### [What this exercise asks]
1 > In the tripod head document, why is a balancing structure typically provided within a tripod head? Answer in one to three sentences.
2 > Condense the paragraph in the tripod head document that begins "When in use, a tripod head allows" into a short bulleted list that keeps its main facts.
3 > According to the tripod head document, which application does it claim priority to, and when was that application filed?
══ Document ══
TRIPOD HEAD

Description

CROSS-REFERENCE TO RELATED APPLICATIONS

The present application for patent claims priority to and the benefit of pending Chinese Application No. 2024207478776, filed Apr. 11, 2024, and hereby expressly incorporated by reference herein as if fully set forth below in its entirety and for all applicable purposes.

TECHNICAL FIELD

The present disclosure pertains to the field of photographic equipment, specifically to a tripod head.

INTRODUCTION

During photography, auxiliary equipment is often utilized to assist in achieving desired photographic effects. A tripod head, for instance, is a common piece of photographic auxiliary equipment.

When in use, a tripod head allows for the mounting of photographic equipment. Typically, a balancing structure is provided within the tripod head to counterbalance varying loads on the photographic equipment. Additionally, the tripod head is equipped with adjustment buttons that can be used to adjust the load settings, thereby enabling the adjustment of the weight that the balancing structure can support. However, existing tripod heads lack sufficiently diverse load adjustment settings, making it challenging to accommodate a variety of photographic equipment with different weights.

BRIEF SUMMARY

The present disclosures provide a tripod head with more diverse load adjustment settings, capable of accommodating various photographic equipment with different weights.

The technical solution of the present disclosure is as follows:

A tripod head, including a case, a mounting assembly for installing photographic equipment, wherein the mounting assembly is movably arranged on the case, and a pivot shaft movably arranged inside the case and connected to the mounting assembly, with multiple energy storage components sleeved onto the pivot shaft;

• • the tripod head also comprises multiple groups of locking assemblies for controlling the energy storage components, wherein the multiple energy storage components are divided into multiple groups, and the multiple groups of locking assemblies correspond respectively to the multiple groups of energy storage components; the case is also movably equipped with a first actuating member and a second actuating member for controlling the corresponding locking assemblies, wherein the first actuating member is connected to one group of the locking assemblies, and the second actuating member is connected to another group of the locking assemblies.
═══
══ Extracted information ══
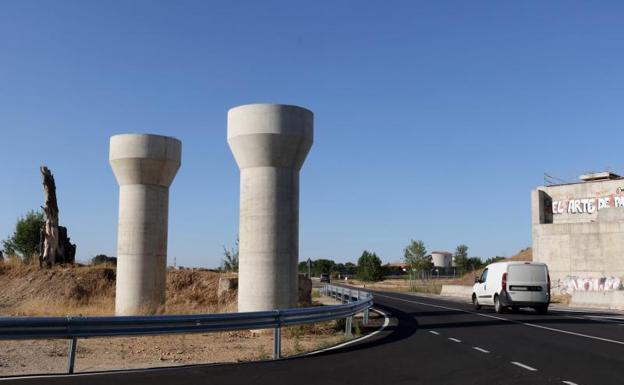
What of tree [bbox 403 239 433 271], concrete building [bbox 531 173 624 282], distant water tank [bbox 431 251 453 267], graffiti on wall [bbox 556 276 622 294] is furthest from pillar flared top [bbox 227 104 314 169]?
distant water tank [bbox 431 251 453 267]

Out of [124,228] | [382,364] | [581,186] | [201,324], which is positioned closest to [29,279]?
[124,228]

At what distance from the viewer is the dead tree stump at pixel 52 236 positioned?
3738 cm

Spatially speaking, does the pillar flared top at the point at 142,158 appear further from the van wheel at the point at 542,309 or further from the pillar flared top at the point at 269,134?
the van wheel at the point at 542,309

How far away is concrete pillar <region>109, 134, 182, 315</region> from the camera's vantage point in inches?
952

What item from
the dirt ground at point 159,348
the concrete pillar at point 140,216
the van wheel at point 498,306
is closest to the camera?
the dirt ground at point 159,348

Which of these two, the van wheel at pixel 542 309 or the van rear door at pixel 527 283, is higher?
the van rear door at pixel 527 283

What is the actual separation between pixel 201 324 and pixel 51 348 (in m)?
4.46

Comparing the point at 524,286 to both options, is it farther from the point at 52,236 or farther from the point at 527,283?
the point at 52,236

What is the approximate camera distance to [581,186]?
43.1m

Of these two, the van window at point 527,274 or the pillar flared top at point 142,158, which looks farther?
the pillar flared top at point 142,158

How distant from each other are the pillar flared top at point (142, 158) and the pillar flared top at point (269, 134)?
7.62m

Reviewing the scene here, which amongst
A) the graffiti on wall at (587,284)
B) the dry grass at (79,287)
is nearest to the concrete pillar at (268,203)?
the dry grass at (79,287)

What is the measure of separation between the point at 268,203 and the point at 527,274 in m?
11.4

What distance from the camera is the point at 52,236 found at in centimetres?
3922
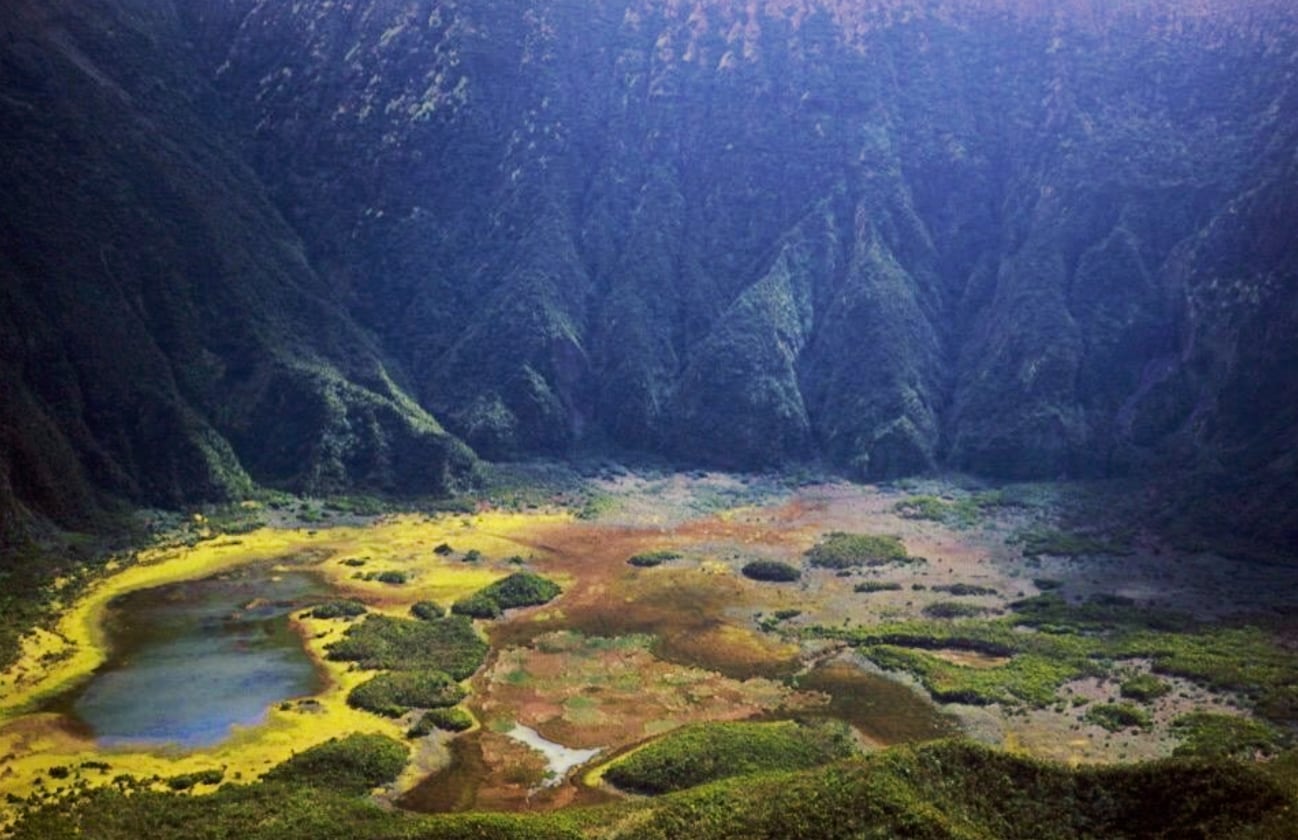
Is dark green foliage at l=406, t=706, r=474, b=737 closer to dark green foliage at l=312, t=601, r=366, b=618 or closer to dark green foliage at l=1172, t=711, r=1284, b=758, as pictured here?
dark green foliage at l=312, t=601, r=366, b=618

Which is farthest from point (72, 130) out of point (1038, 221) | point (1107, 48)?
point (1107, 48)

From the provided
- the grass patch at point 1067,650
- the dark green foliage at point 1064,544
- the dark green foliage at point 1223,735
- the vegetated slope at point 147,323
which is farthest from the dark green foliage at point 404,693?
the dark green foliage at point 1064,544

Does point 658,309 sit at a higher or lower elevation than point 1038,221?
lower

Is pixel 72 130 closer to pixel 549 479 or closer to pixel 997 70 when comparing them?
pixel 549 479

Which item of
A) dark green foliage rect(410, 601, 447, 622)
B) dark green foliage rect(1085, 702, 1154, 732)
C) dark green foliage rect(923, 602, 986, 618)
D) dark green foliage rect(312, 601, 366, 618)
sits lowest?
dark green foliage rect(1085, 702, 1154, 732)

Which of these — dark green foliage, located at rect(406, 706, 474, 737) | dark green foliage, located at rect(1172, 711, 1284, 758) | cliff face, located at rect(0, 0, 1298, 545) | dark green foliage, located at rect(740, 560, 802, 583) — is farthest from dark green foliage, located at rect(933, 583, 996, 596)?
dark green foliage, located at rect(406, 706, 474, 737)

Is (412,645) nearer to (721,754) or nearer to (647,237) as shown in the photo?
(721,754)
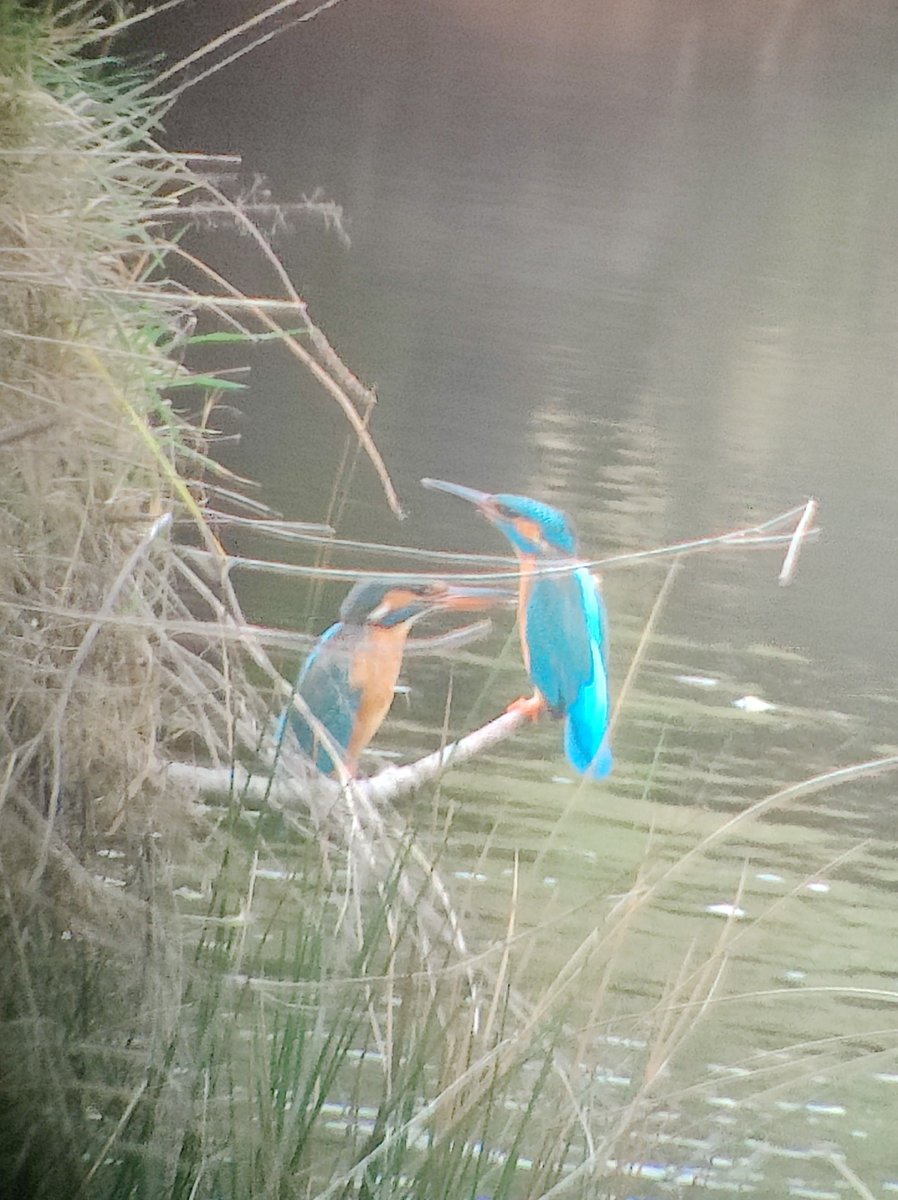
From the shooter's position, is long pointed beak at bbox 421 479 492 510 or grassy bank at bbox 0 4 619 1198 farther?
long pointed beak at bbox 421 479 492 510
═══
══ Extracted information ══
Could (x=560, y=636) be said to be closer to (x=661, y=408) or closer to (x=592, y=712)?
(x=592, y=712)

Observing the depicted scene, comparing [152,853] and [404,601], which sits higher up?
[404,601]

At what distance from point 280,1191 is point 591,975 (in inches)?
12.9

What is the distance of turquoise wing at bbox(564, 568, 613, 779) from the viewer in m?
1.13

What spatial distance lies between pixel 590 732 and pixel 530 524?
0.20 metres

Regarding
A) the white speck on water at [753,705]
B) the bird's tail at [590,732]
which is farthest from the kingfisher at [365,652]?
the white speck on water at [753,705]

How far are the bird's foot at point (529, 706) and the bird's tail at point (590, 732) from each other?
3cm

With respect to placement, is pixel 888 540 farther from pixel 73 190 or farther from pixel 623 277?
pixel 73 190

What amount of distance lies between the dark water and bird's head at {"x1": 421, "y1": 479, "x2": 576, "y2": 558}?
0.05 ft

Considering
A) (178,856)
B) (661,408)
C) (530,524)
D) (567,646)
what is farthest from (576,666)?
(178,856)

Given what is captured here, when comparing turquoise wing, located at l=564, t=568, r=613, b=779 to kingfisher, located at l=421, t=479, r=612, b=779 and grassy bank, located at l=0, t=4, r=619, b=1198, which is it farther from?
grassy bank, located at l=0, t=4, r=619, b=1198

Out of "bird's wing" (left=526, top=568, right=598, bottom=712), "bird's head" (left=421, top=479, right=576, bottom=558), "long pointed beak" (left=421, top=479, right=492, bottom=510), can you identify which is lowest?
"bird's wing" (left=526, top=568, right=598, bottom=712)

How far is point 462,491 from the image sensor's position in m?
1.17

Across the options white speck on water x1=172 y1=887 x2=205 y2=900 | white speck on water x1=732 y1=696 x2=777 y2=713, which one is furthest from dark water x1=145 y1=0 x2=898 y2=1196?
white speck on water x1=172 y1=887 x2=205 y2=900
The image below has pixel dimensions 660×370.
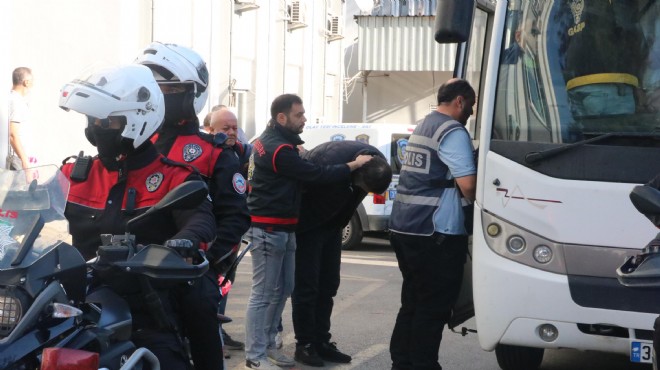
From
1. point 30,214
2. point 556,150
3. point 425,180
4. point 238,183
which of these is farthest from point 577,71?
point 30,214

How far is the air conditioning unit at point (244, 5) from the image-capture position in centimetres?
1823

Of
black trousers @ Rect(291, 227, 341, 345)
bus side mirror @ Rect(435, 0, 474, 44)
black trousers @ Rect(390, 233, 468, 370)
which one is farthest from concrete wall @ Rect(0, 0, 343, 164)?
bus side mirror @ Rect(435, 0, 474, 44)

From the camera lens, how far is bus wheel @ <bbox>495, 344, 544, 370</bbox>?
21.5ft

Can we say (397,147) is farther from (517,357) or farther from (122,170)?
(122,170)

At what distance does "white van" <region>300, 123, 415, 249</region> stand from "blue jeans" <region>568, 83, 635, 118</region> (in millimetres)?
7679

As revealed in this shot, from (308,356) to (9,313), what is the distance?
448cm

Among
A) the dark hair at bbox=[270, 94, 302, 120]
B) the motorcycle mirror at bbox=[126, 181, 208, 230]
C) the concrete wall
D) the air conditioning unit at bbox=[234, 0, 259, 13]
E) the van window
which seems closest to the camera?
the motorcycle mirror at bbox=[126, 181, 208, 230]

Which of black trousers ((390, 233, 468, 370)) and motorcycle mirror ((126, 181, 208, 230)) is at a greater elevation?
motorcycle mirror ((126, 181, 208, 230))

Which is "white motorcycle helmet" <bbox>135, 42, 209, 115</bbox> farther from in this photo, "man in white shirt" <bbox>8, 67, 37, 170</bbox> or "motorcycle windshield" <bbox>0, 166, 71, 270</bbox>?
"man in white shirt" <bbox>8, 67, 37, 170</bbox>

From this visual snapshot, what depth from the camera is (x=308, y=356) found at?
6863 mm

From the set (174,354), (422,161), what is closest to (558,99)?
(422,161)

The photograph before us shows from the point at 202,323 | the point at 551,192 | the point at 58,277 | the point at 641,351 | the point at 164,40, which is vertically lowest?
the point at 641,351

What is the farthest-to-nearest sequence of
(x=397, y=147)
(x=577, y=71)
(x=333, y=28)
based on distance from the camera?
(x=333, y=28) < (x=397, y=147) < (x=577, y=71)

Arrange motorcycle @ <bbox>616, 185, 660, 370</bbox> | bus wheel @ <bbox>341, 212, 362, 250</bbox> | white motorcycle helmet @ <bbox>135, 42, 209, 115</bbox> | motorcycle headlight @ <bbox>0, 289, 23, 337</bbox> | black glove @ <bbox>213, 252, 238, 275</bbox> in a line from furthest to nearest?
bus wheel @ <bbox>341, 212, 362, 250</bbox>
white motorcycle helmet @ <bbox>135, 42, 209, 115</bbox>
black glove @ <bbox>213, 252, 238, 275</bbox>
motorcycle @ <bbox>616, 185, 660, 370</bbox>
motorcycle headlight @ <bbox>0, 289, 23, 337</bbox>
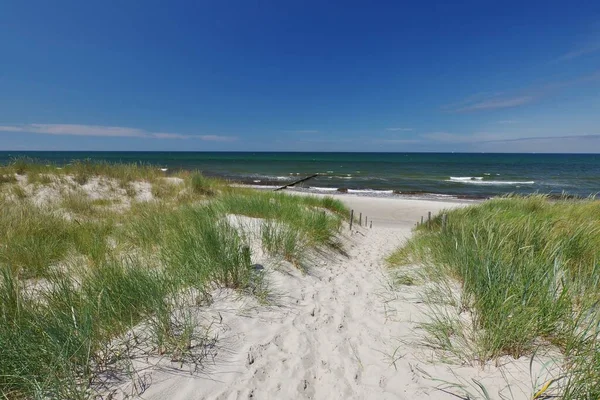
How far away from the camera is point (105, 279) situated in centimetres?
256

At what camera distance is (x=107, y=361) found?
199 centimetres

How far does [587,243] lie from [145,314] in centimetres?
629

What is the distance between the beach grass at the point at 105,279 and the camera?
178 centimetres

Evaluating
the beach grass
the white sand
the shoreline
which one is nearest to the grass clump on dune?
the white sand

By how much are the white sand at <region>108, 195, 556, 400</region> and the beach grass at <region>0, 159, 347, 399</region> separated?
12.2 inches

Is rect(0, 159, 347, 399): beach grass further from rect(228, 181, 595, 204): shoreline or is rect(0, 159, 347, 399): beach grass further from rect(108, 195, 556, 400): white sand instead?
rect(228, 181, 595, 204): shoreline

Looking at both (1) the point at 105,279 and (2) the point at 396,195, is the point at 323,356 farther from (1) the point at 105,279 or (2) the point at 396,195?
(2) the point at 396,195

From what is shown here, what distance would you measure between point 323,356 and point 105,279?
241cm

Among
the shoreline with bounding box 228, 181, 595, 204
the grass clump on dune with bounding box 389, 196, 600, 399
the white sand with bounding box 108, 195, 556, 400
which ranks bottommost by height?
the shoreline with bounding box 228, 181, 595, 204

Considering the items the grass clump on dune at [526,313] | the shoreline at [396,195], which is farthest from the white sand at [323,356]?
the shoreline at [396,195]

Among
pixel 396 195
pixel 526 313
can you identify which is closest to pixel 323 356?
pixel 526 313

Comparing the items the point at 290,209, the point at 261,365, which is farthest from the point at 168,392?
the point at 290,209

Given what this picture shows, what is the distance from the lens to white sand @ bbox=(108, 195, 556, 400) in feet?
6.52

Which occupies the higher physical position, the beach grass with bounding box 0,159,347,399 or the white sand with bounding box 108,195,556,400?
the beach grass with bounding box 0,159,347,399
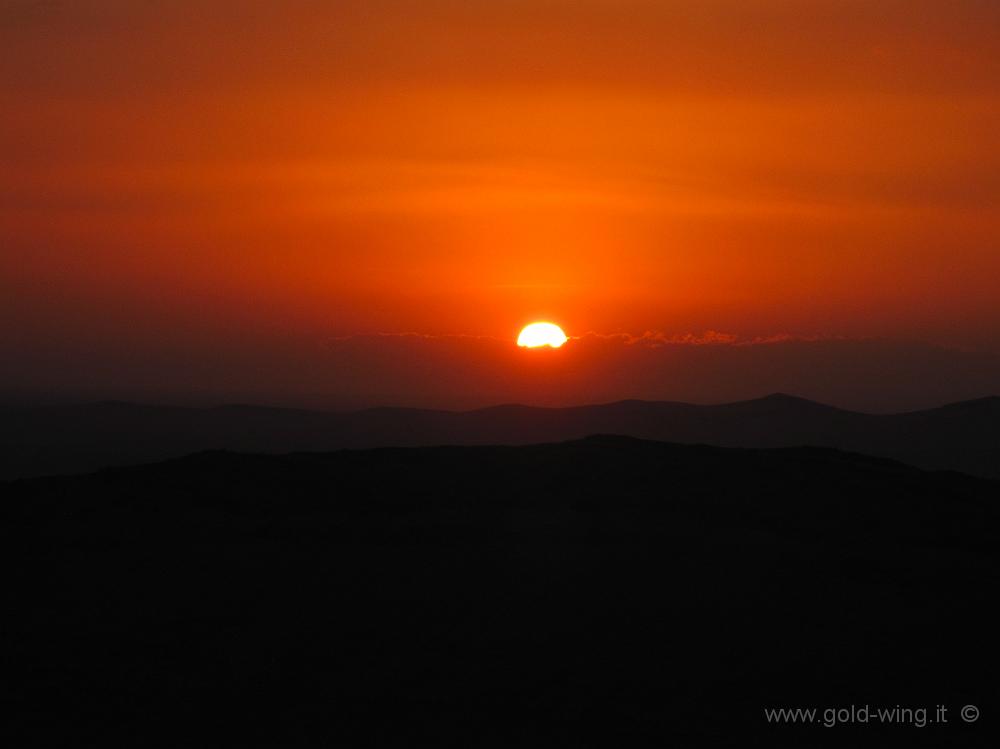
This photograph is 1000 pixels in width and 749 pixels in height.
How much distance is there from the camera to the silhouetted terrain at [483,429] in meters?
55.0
═══
══ Extracted information ══
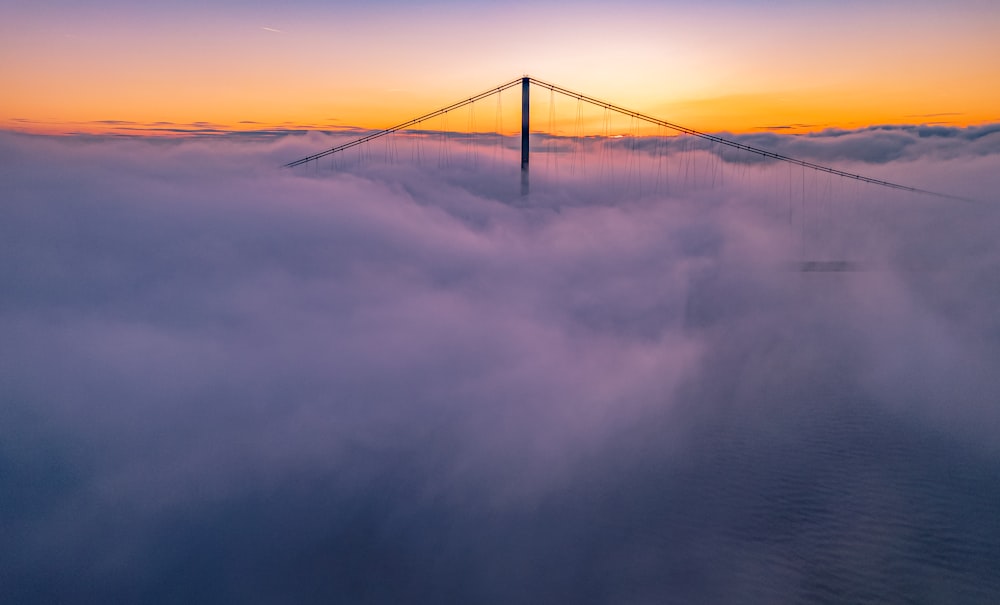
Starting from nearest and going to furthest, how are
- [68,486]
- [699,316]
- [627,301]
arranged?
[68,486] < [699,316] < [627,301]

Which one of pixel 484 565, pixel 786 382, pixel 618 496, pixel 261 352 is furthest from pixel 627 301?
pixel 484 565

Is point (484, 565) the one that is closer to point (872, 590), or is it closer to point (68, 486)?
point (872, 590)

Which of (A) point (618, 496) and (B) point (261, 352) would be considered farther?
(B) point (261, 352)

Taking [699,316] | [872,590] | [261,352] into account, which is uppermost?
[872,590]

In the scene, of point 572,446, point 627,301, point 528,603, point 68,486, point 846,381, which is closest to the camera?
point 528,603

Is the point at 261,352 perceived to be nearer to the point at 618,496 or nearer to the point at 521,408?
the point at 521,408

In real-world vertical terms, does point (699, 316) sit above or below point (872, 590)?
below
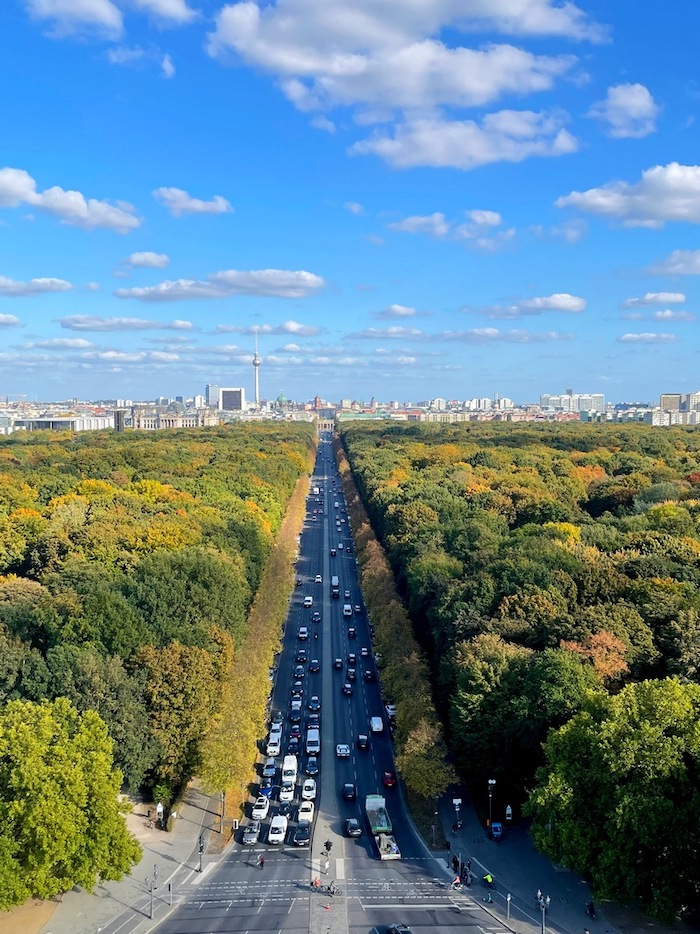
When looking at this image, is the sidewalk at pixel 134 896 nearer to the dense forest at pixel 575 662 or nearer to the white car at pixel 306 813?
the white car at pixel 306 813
═══
### [Outputs for the tasks]
1 > A balancing structure is typically provided within the tripod head to counterbalance varying loads on the photographic equipment mounted on it.

2 >
- A tripod head allows photographic equipment to be mounted on it.
- It typically contains a balancing structure that counterbalances varying loads on the equipment.
- Adjustment buttons change the load settings, which adjusts the weight the balancing structure can support.
- Existing tripod heads lack sufficiently diverse load adjustment settings, so they struggle to accommodate photographic equipment of different weights.

3 > It claims priority to pending Chinese Application No. 2024207478776, filed Apr. 11, 2024.